WORK TO DO: Reproduce everything from the line containing "Is the still" down to the line containing "the woman's smiling face, <bbox>644, 177, 892, 330</bbox>: green", renaming "still water" as "calm water" and keeping all else the same. Give only those lines.

GIVEN RECORDS:

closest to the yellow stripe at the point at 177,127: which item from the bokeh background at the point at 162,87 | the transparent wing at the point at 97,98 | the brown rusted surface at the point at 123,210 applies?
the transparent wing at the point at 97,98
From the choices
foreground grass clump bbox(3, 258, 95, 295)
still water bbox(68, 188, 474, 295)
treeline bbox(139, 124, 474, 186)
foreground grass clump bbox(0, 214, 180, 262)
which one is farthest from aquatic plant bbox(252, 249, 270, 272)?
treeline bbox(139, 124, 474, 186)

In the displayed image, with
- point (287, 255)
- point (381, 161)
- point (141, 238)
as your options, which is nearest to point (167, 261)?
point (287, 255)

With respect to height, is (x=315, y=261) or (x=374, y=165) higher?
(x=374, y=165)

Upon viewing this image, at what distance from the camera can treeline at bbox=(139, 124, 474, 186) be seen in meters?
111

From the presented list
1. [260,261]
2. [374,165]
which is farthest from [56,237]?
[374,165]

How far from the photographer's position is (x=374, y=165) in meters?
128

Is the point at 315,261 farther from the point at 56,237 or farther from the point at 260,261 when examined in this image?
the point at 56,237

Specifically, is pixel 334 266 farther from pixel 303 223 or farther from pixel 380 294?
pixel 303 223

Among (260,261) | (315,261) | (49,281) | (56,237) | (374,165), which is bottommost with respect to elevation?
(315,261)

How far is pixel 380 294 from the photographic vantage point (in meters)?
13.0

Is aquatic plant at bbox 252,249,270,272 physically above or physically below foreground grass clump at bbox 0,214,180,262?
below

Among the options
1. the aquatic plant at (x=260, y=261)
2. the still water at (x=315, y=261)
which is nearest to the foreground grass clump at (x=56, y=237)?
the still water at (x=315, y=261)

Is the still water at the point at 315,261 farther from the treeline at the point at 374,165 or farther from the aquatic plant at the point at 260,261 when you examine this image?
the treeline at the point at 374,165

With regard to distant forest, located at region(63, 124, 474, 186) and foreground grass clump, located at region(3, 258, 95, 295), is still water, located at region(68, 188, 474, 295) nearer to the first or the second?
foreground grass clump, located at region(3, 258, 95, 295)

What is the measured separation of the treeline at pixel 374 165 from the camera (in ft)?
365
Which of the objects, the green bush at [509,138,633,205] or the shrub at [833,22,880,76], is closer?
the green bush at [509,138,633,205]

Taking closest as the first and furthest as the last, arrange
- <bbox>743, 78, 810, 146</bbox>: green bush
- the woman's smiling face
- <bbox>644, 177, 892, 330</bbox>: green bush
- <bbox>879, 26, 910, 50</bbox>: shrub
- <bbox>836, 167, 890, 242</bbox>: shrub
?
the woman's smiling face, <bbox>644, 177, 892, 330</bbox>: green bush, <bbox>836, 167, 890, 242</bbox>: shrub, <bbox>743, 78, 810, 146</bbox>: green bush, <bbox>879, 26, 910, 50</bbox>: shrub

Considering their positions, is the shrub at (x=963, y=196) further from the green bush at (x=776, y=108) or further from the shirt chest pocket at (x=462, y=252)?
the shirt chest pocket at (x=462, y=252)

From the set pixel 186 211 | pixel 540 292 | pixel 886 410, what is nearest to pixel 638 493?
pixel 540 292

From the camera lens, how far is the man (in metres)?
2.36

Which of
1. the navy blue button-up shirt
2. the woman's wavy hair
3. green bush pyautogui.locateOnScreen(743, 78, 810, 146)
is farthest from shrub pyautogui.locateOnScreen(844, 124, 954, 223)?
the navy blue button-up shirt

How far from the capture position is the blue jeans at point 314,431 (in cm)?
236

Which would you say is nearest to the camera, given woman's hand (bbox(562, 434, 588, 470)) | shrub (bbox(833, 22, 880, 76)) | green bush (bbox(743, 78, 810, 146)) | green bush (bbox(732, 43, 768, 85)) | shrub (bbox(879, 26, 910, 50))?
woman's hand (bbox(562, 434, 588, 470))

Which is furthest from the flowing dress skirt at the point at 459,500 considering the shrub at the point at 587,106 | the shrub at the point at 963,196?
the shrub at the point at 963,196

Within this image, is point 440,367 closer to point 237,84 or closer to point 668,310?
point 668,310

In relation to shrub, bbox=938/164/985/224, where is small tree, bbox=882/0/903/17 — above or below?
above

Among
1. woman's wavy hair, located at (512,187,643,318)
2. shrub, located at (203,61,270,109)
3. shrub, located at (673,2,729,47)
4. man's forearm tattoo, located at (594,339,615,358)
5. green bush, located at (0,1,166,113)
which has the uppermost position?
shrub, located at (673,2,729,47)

SOLUTION TO THE PROBLEM:
Is the calm water at the point at 315,261 farther from the treeline at the point at 374,165 or farther from the aquatic plant at the point at 260,261 when you examine this image?
the treeline at the point at 374,165

With regard to distant forest, located at region(63, 124, 474, 186) and foreground grass clump, located at region(3, 258, 95, 295), is calm water, located at region(68, 188, 474, 295) nearer to the first or the second?
foreground grass clump, located at region(3, 258, 95, 295)

What is the measured separation of the treeline at pixel 374 165 from the camera (in ft)?
365
Which of the objects, the green bush at [509,138,633,205] or the shrub at [833,22,880,76], is closer?
the green bush at [509,138,633,205]

Taking closest as the first and furthest as the last, arrange
- <bbox>743, 78, 810, 146</bbox>: green bush
- the woman's smiling face
- <bbox>644, 177, 892, 330</bbox>: green bush
- <bbox>879, 26, 910, 50</bbox>: shrub
- <bbox>836, 167, 890, 242</bbox>: shrub
?
the woman's smiling face, <bbox>644, 177, 892, 330</bbox>: green bush, <bbox>836, 167, 890, 242</bbox>: shrub, <bbox>743, 78, 810, 146</bbox>: green bush, <bbox>879, 26, 910, 50</bbox>: shrub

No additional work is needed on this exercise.